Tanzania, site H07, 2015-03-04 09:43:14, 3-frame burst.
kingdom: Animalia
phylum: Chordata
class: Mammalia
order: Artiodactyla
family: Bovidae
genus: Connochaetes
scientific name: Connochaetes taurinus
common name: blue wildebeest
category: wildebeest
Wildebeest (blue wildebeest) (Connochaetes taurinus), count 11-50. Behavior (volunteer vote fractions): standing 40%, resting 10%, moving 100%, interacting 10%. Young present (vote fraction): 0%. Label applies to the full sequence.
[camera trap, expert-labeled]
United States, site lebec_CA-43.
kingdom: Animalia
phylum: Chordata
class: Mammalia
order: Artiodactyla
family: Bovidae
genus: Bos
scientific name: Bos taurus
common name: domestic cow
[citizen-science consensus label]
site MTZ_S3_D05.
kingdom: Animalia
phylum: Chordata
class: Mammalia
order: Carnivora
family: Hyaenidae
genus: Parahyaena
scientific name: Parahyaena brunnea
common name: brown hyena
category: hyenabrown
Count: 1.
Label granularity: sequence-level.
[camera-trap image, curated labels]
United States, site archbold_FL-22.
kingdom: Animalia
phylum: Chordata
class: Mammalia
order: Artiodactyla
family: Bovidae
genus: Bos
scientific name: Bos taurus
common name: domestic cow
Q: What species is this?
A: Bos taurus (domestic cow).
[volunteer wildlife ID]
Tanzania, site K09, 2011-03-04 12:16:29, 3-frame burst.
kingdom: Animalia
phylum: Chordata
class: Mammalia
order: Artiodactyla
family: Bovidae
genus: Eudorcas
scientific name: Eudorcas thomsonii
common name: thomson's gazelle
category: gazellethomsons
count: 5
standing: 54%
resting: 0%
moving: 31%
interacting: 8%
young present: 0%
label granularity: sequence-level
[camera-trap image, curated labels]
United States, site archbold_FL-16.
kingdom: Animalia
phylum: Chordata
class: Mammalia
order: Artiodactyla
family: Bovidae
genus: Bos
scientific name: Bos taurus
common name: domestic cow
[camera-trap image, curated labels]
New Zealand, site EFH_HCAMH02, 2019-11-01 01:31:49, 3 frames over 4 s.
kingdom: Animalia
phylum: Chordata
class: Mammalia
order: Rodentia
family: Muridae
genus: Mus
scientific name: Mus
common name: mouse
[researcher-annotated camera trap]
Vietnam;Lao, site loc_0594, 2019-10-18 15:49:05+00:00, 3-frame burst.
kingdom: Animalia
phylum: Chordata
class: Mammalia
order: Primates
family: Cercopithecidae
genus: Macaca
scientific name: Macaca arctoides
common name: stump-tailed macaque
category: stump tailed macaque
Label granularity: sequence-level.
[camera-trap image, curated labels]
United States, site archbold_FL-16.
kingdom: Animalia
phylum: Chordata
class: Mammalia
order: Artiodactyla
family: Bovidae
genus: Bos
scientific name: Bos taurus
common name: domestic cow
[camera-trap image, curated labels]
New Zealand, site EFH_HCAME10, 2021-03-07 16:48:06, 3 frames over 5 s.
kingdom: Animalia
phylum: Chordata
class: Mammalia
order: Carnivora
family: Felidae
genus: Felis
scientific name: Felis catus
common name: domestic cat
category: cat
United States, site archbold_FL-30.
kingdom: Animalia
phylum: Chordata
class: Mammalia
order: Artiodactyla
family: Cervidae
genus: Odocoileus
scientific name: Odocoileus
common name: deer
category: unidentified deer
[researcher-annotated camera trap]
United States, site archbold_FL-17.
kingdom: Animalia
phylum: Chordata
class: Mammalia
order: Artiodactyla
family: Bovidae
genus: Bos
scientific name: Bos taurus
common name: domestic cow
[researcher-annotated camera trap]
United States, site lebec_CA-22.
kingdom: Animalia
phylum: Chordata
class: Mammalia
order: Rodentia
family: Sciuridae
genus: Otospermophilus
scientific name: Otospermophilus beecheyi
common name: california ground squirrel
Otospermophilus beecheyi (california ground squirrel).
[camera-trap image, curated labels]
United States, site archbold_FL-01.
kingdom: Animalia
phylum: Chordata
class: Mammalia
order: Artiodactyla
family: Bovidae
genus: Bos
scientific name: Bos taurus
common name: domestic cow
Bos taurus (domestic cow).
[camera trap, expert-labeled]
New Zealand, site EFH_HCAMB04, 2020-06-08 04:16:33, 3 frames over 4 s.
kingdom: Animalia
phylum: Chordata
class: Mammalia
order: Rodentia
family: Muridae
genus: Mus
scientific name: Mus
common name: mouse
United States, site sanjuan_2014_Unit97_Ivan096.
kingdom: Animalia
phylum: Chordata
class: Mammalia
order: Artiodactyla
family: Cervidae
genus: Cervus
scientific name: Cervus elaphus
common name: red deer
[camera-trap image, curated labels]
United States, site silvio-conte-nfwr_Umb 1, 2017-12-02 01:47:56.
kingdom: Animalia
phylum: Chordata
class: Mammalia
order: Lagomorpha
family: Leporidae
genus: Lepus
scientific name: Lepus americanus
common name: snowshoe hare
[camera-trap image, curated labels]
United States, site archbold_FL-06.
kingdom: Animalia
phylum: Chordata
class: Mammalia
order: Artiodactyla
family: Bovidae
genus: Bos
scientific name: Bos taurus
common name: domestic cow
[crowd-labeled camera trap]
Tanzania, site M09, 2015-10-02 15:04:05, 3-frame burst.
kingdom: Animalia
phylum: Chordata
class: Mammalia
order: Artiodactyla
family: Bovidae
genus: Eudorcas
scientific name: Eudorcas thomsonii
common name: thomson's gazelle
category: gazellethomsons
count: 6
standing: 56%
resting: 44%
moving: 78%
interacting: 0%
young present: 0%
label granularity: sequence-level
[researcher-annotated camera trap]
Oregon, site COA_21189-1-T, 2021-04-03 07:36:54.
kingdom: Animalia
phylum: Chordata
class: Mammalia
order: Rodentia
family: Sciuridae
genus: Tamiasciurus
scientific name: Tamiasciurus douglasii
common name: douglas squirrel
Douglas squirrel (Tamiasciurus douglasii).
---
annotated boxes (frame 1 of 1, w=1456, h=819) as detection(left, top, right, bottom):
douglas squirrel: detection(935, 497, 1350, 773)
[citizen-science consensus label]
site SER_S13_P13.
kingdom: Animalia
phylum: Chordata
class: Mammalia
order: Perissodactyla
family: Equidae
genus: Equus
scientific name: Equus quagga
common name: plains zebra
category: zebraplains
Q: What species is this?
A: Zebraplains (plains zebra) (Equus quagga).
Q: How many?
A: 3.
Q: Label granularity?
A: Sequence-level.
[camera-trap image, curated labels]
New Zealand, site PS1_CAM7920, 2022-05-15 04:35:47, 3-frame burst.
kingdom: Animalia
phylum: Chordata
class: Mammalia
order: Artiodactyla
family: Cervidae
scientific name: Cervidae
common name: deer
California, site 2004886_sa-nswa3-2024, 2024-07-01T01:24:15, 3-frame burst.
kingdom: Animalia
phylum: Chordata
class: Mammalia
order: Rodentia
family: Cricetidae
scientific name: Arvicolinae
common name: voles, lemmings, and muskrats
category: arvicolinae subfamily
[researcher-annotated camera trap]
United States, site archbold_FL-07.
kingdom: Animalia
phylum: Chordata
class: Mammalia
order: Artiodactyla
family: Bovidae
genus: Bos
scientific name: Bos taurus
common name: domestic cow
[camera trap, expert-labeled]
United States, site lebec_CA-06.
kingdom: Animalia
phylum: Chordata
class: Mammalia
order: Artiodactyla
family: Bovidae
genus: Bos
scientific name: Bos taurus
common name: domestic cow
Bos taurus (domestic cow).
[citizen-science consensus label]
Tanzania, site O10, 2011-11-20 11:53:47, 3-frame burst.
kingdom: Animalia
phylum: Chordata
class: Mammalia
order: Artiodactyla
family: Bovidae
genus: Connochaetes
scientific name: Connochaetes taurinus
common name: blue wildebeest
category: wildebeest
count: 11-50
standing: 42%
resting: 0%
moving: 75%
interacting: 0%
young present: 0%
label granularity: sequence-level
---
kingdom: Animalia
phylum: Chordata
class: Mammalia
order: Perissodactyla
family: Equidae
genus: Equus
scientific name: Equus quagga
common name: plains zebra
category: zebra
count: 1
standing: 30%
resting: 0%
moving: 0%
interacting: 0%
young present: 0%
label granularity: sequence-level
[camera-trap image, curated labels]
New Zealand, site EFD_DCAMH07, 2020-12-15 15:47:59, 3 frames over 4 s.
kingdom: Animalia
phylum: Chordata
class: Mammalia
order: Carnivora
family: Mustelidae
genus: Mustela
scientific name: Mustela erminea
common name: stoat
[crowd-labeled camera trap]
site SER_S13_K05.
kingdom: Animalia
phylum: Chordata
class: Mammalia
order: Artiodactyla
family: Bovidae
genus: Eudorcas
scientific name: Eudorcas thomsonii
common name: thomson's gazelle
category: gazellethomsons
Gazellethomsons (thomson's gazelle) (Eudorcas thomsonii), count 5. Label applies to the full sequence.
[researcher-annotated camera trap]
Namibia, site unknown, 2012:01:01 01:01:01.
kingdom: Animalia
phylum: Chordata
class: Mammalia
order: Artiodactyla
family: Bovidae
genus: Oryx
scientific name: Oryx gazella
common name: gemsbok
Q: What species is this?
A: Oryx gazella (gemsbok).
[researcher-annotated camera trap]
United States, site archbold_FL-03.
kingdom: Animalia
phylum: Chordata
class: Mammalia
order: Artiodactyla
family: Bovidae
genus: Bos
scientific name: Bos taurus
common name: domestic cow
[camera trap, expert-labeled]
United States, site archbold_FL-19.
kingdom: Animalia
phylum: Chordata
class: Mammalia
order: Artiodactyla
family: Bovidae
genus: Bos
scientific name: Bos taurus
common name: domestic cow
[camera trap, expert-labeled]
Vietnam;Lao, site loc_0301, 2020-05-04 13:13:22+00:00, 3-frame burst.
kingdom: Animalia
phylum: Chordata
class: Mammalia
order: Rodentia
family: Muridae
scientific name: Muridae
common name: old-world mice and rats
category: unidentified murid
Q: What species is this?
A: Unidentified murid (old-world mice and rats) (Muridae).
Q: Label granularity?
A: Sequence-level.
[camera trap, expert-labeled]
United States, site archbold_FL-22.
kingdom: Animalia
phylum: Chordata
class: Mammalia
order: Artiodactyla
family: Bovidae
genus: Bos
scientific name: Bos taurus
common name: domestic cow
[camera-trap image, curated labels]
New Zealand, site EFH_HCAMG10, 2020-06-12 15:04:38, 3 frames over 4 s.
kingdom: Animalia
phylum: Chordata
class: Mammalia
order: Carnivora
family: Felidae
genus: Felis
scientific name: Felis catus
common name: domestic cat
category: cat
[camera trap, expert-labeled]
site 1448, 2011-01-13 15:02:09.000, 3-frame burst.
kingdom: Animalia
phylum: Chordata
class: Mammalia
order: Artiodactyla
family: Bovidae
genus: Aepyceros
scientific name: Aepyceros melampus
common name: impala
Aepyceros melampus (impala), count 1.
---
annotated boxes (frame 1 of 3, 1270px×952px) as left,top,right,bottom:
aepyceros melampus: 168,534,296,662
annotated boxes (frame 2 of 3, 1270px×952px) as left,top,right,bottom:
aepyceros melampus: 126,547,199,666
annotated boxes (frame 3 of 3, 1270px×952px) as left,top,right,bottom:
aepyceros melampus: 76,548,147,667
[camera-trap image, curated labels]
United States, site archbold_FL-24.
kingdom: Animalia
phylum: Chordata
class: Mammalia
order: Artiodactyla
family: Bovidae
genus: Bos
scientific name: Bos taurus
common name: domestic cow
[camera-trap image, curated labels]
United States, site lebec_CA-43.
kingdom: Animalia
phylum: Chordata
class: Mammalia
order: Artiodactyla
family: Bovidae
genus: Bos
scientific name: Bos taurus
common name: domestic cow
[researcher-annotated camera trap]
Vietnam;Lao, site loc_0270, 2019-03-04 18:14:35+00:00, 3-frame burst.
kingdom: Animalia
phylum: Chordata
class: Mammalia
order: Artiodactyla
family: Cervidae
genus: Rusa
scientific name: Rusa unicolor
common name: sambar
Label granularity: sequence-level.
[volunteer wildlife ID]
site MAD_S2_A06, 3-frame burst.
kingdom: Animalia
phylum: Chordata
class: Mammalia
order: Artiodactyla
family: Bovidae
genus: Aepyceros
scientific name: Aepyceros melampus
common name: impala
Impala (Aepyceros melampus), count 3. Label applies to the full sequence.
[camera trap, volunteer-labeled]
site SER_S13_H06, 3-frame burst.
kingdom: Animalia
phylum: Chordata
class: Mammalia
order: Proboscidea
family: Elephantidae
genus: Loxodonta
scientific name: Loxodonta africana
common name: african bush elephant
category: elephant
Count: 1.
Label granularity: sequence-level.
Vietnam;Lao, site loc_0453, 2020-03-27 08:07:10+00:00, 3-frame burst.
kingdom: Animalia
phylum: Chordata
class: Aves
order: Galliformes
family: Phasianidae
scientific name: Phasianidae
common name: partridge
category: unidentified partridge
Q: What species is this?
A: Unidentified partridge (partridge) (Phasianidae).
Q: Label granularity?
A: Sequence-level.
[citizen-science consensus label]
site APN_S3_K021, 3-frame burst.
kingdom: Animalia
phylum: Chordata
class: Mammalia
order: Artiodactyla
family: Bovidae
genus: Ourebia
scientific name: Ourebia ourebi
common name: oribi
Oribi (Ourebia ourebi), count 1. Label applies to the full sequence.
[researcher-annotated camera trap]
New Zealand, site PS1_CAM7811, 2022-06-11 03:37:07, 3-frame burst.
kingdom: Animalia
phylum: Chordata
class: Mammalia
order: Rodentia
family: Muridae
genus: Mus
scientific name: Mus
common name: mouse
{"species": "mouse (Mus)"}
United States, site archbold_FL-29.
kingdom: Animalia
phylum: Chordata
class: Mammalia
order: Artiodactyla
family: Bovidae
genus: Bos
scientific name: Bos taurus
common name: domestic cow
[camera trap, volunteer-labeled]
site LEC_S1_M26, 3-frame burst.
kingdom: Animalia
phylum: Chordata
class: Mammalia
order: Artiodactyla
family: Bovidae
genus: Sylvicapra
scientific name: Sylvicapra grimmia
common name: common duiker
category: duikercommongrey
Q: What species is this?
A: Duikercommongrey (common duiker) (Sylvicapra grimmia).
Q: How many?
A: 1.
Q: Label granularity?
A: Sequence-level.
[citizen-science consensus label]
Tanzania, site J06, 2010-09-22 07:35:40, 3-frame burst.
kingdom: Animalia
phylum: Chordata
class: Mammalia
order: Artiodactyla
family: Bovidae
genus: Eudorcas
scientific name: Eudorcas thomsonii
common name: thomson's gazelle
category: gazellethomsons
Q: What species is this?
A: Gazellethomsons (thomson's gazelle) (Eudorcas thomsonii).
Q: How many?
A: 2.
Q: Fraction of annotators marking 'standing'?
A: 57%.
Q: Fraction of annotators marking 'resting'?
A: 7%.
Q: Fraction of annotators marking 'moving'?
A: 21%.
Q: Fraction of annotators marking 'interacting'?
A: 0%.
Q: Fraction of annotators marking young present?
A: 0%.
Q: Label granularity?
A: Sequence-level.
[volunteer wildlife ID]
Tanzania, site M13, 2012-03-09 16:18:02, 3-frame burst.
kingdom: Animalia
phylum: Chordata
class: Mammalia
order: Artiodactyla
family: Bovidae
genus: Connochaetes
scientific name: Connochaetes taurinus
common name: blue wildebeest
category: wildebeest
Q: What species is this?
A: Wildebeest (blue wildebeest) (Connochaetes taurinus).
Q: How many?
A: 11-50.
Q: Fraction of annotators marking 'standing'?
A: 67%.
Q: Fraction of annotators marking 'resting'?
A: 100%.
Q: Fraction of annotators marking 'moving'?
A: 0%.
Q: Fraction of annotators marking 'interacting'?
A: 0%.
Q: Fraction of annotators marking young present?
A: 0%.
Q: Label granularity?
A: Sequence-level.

####################

## What you are asked to do
Could you reproduce exactly the lines of the entries above, from the one with "scientific name: Mustela erminea" through the one with "category: unidentified murid", and nothing else?

## Solved problem
scientific name: Mustela erminea
common name: stoat
[crowd-labeled camera trap]
site SER_S13_K05.
kingdom: Animalia
phylum: Chordata
class: Mammalia
order: Artiodactyla
family: Bovidae
genus: Eudorcas
scientific name: Eudorcas thomsonii
common name: thomson's gazelle
category: gazellethomsons
Gazellethomsons (thomson's gazelle) (Eudorcas thomsonii), count 5. Label applies to the full sequence.
[researcher-annotated camera trap]
Namibia, site unknown, 2012:01:01 01:01:01.
kingdom: Animalia
phylum: Chordata
class: Mammalia
order: Artiodactyla
family: Bovidae
genus: Oryx
scientific name: Oryx gazella
common name: gemsbok
Q: What species is this?
A: Oryx gazella (gemsbok).
[researcher-annotated camera trap]
United States, site archbold_FL-03.
kingdom: Animalia
phylum: Chordata
class: Mammalia
order: Artiodactyla
family: Bovidae
genus: Bos
scientific name: Bos taurus
common name: domestic cow
[camera trap, expert-labeled]
United States, site archbold_FL-19.
kingdom: Animalia
phylum: Chordata
class: Mammalia
order: Artiodactyla
family: Bovidae
genus: Bos
scientific name: Bos taurus
common name: domestic cow
[camera trap, expert-labeled]
Vietnam;Lao, site loc_0301, 2020-05-04 13:13:22+00:00, 3-frame burst.
kingdom: Animalia
phylum: Chordata
class: Mammalia
order: Rodentia
family: Muridae
scientific name: Muridae
common name: old-world mice and rats
category: unidentified murid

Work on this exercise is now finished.